After signing informed consent, participants were informed that they would see, in an immersive VR environment, a person that executed several continuous boxing combinations. They were instructed to pay close attention and try to memorize as much as possible from these combinations, because they will undergo a subsequent task that relied on what they observe regarding those combinations. Nothing was mentioned about the existence of any structure or regularity. The experimenter ensured the VR headset was properly fitted on the participants’ head, that they could clearly see the VR environment and the virtual agent, then the experimenter initiated the first acquisition block. There were four acquisition blocks, and 32 unique combinations presented in a fixed sequence in each block. In each block, all 32 combinations were exposed once; hence, in the entire acquisition phase, participants saw 32 combinations × 4 blocks = 128 total combinations. Between each two consecutive combinations, the virtual agent displayed the guard position for 2,700 ms. Each block lasted approximately four and a half minutes, and participants could take a one-minute break after each block.

Test phase

Following typical AGL protocol, before beginning the test phase, participants were informed that the previously seen combinations were generated from a complex set of rules. Also, they were informed that they would see novel combinations, some of which followed the previous rules, some of which violated the rules, but no details were given about the structure of these rules. They also received extensive explanations regarding the use of the awareness scales, detailed below. Given that the entire experimental session lasted for about 50 minutes, for reducing fatigue and possible sickness associated with a prolonged use of VR (Chang et al., 2020), the test phase did not take place in VR; participants saw the stimuli, instructions, questions, and response options on a wide screen (108-cm diagonal) and gave the responses using the mouse. The test phase was conducted using the platform gorilla.sc (Anwyl-Irvine et al., 2020). The combinations were thus presented in a video format. In this phase, participants saw 20 new combinations from Grammar A and 20 new from Grammar B in a random sequence generated for each participant. For participants that saw combinations from Grammar A in the previous phase, the novel Grammar A combinations were grammatical, while the Grammar B combinations were nongrammatical; for participants exposed to Grammar B in the acquisition, the grammatical/nongrammatical status of the test combinations was reversed.
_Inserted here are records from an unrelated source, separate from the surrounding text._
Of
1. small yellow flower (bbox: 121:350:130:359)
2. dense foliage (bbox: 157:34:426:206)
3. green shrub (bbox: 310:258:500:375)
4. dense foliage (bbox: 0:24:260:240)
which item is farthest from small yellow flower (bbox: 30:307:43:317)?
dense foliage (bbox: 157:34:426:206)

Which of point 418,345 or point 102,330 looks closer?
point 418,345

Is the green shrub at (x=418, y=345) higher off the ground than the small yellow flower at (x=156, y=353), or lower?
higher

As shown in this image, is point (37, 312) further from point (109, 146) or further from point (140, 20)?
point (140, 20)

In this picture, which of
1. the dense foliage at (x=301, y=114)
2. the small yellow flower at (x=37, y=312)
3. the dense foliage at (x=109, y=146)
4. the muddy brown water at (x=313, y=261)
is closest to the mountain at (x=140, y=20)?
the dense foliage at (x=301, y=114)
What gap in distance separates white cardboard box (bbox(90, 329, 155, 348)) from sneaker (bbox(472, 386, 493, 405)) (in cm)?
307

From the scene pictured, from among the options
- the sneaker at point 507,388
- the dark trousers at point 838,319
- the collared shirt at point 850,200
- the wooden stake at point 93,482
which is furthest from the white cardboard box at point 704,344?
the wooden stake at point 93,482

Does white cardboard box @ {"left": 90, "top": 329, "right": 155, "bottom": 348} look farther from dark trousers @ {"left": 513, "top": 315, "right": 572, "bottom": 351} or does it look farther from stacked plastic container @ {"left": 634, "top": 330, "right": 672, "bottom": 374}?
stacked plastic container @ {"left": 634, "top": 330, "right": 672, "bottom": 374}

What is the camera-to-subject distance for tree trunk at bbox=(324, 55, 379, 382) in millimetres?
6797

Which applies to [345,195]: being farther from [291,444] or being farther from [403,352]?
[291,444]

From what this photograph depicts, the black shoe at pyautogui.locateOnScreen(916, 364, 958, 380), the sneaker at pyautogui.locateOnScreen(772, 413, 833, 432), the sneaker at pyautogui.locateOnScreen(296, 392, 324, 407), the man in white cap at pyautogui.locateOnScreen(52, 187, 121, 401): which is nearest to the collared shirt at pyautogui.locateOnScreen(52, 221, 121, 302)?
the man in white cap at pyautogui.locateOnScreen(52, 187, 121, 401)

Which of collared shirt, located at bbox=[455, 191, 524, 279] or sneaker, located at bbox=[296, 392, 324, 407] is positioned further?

After seeing each combination, participants performed a grammaticality judgment, then responded to two scales that probed their awareness level.

Grammaticality judgment

Participants judged for each test combination whether it followed the previous grammar or not (“Does this combination follow the previous rules? Yes/No”). An above-chance (50%) accuracy in discriminating whether the combinations followed the grammar or not would indicate that participants learned the grammar.

Structural and judgment knowledge attribution (Dienes & Scott, 2005; Norman et al., 2019; Waroquier et al., 2020)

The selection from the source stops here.